= TASK INSTRUCTIONS =
1. In the piece on combined Christmas and birthday gifts, reproduce the passage from "It’s not that we think" up to and including "faces in relief.".
2. List every occasion or holiday named in the piece on combined Christmas and birthday gifts.
3. According to the sample thank-you note in the piece on combined Christmas and birthday gifts, what gift was received for Christmas?

= DOCUMENT PASSAGE =
_ _ _ _

It’s not that we think you’re cheaping out on us by combining our Christmas and Birthday gifts (note: yes we do). And it’s not that we’re bitter that everyone’s too tired, out of town, has family in town, and generally has a slew of reasons why they, why nobody, is even able to celebrate on our birthdays (note: yes we are.). But you’re really only embarrassing yourself when you do this. My telling you any of this is actually for your benefit. Right after it benefits me. You see, we know you did the combo gift to save a few bucks. You know we know. We know you know we know. Know know know know know know know. And that in itself makes the entire gift an awkward exchange in the first place; while we both just sit there – knowing - and grimacing through the moment until it’s finally over, when we both turn around and our fake smiles immediately drop from our faces in relief.

This year I just can’t stay politely silent any more. And your thank you cards will reflect exactly that. Just as I read can read between your lines of cheapness, you can read between my lines of thanks:

Dear Cheap Bastard,

Thank you so much for the half of a DVD you gave me for Christmas! I love it! You can imagine how excited I was that for my Birthday, you gave me the other half of the DVD! What a surprise :) Thank goodness you figured out a way to give them both to me at the same time, otherwise I would have been on pins and needles wondering what happened during the second hour of the movie. Or worse, might have just gone and bought the other half myself not knowing you were going to give it to me for my Birthday! Anyway, I just wanted to say thank you for thinking of my birthday - on Christmas no less! – on a day most people only think of Christmas, well, only someone like you would be thinking of my birthday too! Thanks again! I hope you have a wonderful New Year / Easter!

_ _ _ _

= DATASET ROWS =
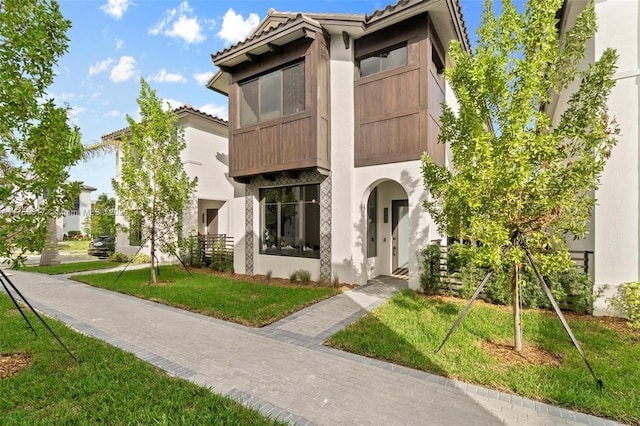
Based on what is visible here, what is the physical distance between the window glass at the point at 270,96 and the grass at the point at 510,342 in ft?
25.0

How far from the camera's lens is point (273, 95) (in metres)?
10.6

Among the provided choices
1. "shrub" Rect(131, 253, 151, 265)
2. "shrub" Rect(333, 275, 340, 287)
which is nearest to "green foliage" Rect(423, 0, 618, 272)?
"shrub" Rect(333, 275, 340, 287)

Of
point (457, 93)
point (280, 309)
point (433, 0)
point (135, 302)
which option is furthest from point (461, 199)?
point (135, 302)

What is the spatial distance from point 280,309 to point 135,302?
4243 mm

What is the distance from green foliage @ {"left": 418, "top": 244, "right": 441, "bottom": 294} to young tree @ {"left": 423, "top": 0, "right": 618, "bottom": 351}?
142 inches

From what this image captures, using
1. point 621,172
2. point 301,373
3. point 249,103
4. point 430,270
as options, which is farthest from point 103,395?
point 249,103

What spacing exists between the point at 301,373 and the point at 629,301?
6593mm

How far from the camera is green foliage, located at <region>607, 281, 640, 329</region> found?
5641 millimetres

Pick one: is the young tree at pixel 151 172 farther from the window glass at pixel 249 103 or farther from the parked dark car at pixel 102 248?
the parked dark car at pixel 102 248

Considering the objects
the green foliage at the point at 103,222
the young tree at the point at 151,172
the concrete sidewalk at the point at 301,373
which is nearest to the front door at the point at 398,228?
the concrete sidewalk at the point at 301,373

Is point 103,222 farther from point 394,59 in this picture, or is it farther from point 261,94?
point 394,59

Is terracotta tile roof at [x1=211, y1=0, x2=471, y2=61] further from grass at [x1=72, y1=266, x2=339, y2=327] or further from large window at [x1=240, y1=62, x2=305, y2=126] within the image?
grass at [x1=72, y1=266, x2=339, y2=327]

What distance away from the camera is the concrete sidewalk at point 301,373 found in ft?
10.7

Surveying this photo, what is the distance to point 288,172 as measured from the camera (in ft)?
34.6
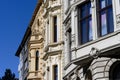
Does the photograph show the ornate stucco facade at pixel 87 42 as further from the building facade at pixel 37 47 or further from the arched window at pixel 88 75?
the building facade at pixel 37 47

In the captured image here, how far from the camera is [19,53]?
2603 inches

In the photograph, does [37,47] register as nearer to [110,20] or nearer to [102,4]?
[102,4]

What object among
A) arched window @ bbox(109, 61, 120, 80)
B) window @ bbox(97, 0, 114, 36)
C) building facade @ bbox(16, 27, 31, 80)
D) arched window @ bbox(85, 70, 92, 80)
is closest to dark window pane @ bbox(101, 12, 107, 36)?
window @ bbox(97, 0, 114, 36)

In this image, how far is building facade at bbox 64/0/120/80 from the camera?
23.8m

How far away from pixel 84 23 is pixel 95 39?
2.41 m

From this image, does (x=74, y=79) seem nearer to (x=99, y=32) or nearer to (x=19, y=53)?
(x=99, y=32)

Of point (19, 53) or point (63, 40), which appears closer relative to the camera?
point (63, 40)

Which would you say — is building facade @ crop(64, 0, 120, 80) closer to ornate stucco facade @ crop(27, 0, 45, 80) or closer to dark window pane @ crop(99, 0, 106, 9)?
dark window pane @ crop(99, 0, 106, 9)

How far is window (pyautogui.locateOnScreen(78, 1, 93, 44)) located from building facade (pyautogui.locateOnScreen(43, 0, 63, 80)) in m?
7.67

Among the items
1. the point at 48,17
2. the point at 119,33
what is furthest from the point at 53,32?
the point at 119,33

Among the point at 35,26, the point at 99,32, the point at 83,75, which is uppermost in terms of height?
the point at 35,26

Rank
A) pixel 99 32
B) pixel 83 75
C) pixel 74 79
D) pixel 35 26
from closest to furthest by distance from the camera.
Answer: pixel 99 32 < pixel 83 75 < pixel 74 79 < pixel 35 26

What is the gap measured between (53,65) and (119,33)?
13.5 meters

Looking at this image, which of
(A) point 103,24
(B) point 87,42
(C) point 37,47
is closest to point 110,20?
(A) point 103,24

_ _ _ _

= SOLUTIONS FOR EACH TASK =
1.
It’s not that we think you’re cheaping out on us by combining our Christmas and Birthday gifts (note: yes we do). And it’s not that we’re bitter that everyone’s too tired, out of town, has family in town, and generally has a slew of reasons why they, why nobody, is even able to celebrate on our birthdays (note: yes we are.). But you’re really only embarrassing yourself when you do this. My telling you any of this is actually for your benefit. Right after it benefits me. You see, we know you did the combo gift to save a few bucks. You know we know. We know you know we know. Know know know know know know know. And that in itself makes the entire gift an awkward exchange in the first place; while we both just sit there – knowing - and grimacing through the moment until it’s finally over, when we both turn around and our fake smiles immediately drop from our faces in relief.

2. Christmas, birthday, New Year, Easter

3. Half of a DVD.